Dienstag, 23. Oktober 2012

Kritisieren heißt Filtrieren

"Aber alles Leben ist Streit um Geschmack und Schmecken!" - Nietzsche
Die Vorstellung einer geteilten Öffentlichkeit

"Das Interessante durchlassen" (DyeHard; CC BY-NC-SA)
Kritik macht nur da Sinn, wo Kritisierte auf sie zu reagieren genötigt sind. Ist Ausweichen nicht möglich, erscheint das Nichteingehen auf Kritik gleichbedeutend mit ihrer Anerkennung ("Da fällt Dir wohl nichts mehr zu ein."). Zwei Argumentationskontrahenten stehen (meistens sitzen sie) einander gegenüber, tauschen Argumente aus, die jeweils zum Respondieren nötigen, den ein oder anderen möglicherweise sogar durch zwanglosen Zwang vom Besseren überzeugen. Ein nicht-entkräftigtes Argument zählt hier, wo dem Kritisierten kein rhetorisches Diffusionsgeschick zur Verfügung steht, als Entwertung seiner Position: gewonnen hat der, dessen Argumente am Ende am wenigstens durch Kritisierbarkeit enttäuschten.

Die Logik solcher Situationen lebt von der Vorstellung einer geteilten öffentlichen Bühne, eines aufmerksamen Publikums, das über das Agonalitätsgeschehen wacht, Argumente gewichtet und zählt, um am Ende Gewinner und Verlierer zu bestimmen. Goethe und Schiller imaginierten sich als Künstler offenbar noch eine solche "geteilte Grundlage des Nachdenkens über Kultur" (Jens-Christian Rabe, Gegenwärtigkeit als Phantasma), einen Ort allgemeiner Öffentlichkeit: 
„Nach dem tollen Wagestück mit den Xenien müssen wir uns bloß großer und würdiger Kunstwerke befleißigen und unsere proteische Natur, zur Beschämung aller Gegner, in die Gestalten des Edlen und Guten umwandeln“
(Goethe an Schiller, 1796)
„Wenn mir die Götter günstig sind, das auszuführen; was ich im Kopf habe, so soll es ein mächtiges Ding werden, und die Bühnen von Deutschland erschüttern“
(Schiller, 1803)

- _Vorliegende Daten_
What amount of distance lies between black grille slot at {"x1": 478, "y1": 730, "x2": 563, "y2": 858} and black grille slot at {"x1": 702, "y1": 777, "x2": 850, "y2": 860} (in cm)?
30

- _Aufgabenstellung_
[A] Geben Sie aus dem Textauszug zur Kritik den Abschnitt zwischen „Die Logik solcher“ und „(Schiller, 1803)“ einschließlich wortgetreu aus.
[B] Nennen Sie alle Jahreszahlen, die im Textauszug zur Kritik vorkommen.
Das Material spielt hierfür keine Rolle.

- _Ergebnisse_
[A]
Die Logik solcher Situationen lebt von der Vorstellung einer geteilten öffentlichen Bühne, eines aufmerksamen Publikums, das über das Agonalitätsgeschehen wacht, Argumente gewichtet und zählt, um am Ende Gewinner und Verlierer zu bestimmen. Goethe und Schiller imaginierten sich als Künstler offenbar noch eine solche "geteilte Grundlage des Nachdenkens über Kultur" (Jens-Christian Rabe, Gegenwärtigkeit als Phantasma), einen Ort allgemeiner Öffentlichkeit: 
„Nach dem tollen Wagestück mit den Xenien müssen wir uns bloß großer und würdiger Kunstwerke befleißigen und unsere proteische Natur, zur Beschämung aller Gegner, in die Gestalten des Edlen und Guten umwandeln“
(Goethe an Schiller, 1796)
„Wenn mir die Götter günstig sind, das auszuführen; was ich im Kopf habe, so soll es ein mächtiges Ding werden, und die Bühnen von Deutschland erschüttern“
(Schiller, 1803)

[B] 2012, 1796, 1803